* [JOB]: Starting at the line that contains "Flat Praed Street in London" and ending at the line that contains "new 2024 Ford F-250 car, priced at $49,577", both included, copy the listing below word for word. Leave the pictures out of your answer.

* [SOURCE RECORDS]:
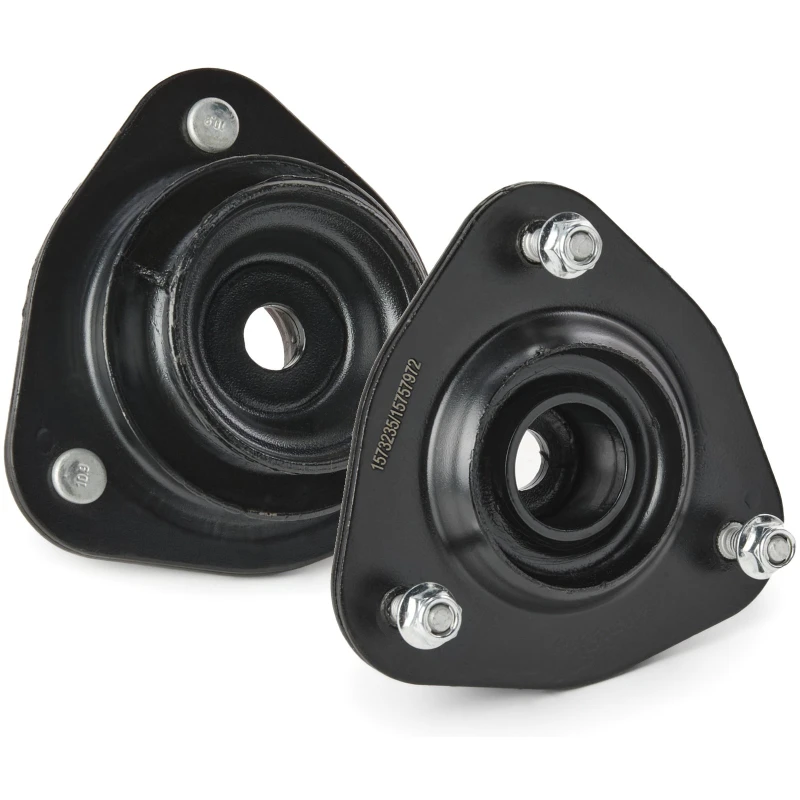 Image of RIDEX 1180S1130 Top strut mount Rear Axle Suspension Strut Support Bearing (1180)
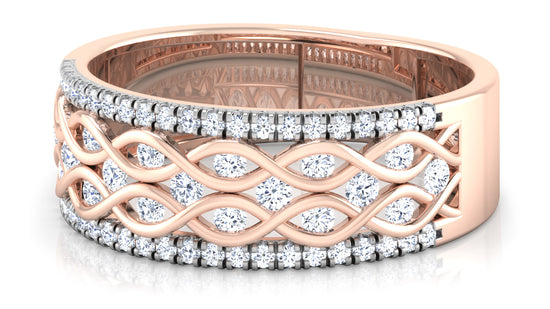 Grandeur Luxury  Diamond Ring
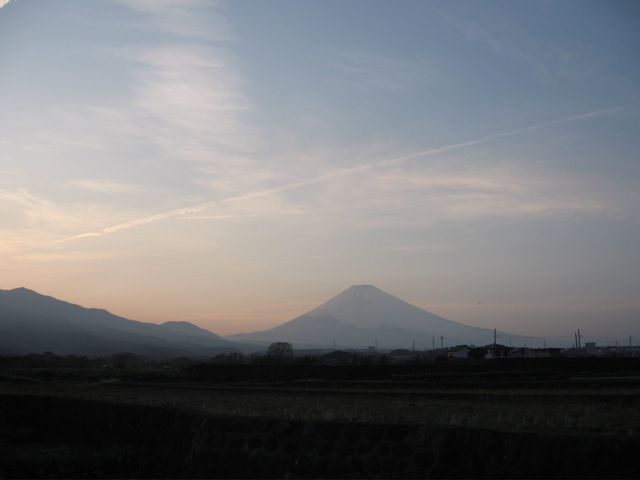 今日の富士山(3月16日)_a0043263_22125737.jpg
--
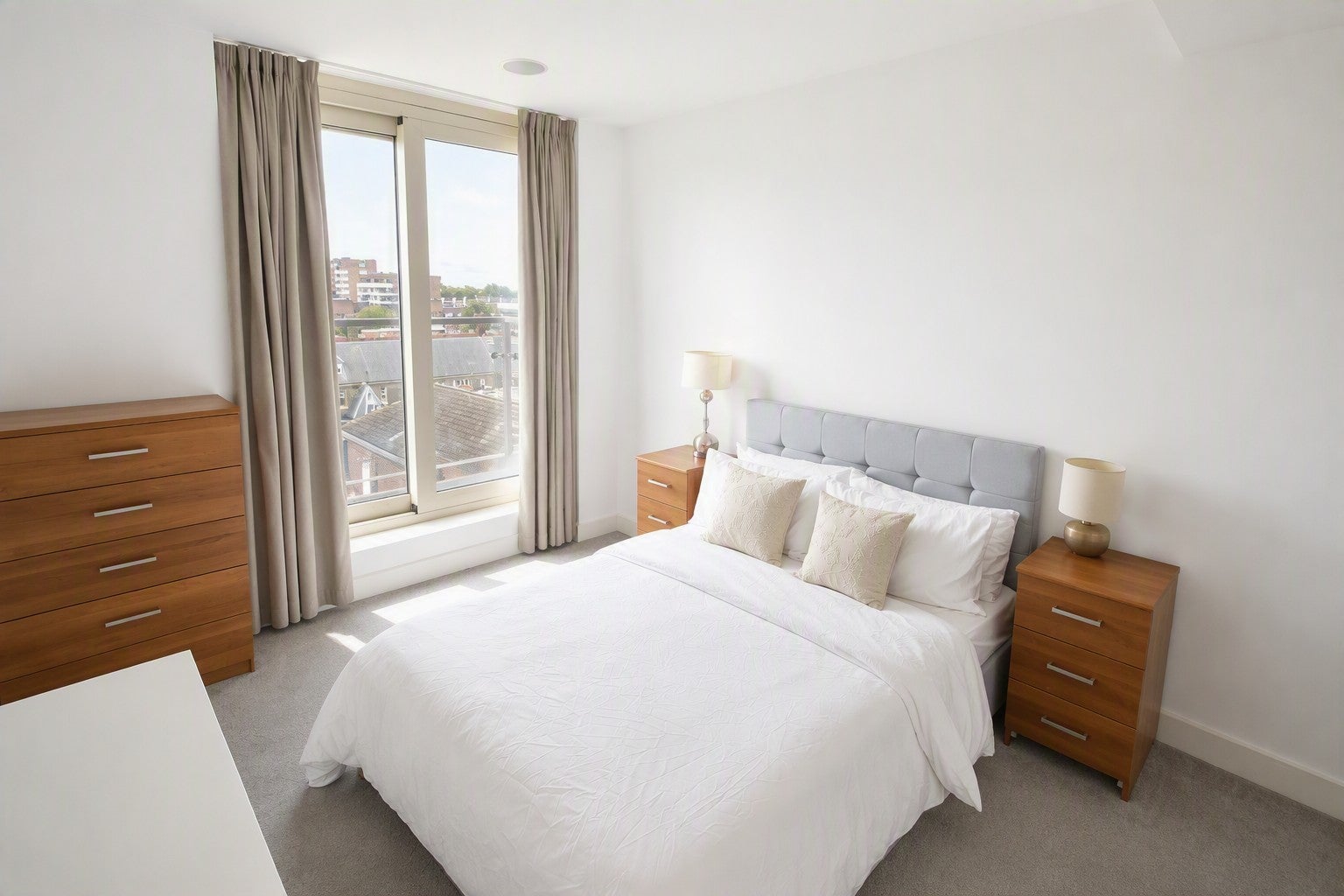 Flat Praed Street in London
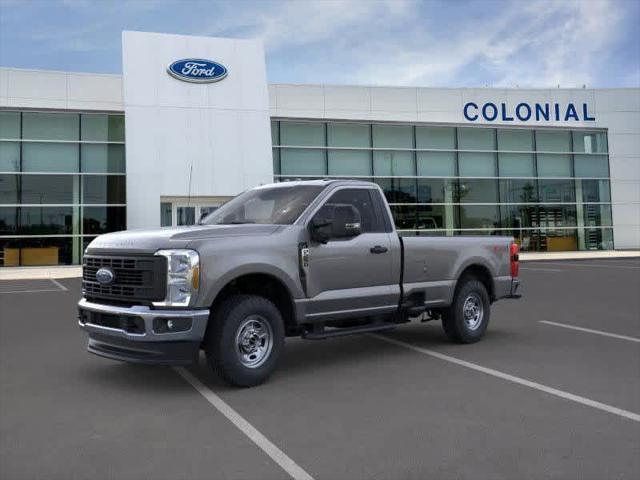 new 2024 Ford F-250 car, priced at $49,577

* [TASK SOLUTION]:
 Flat Praed Street in London
 new 2024 Ford F-250 car, priced at $49,577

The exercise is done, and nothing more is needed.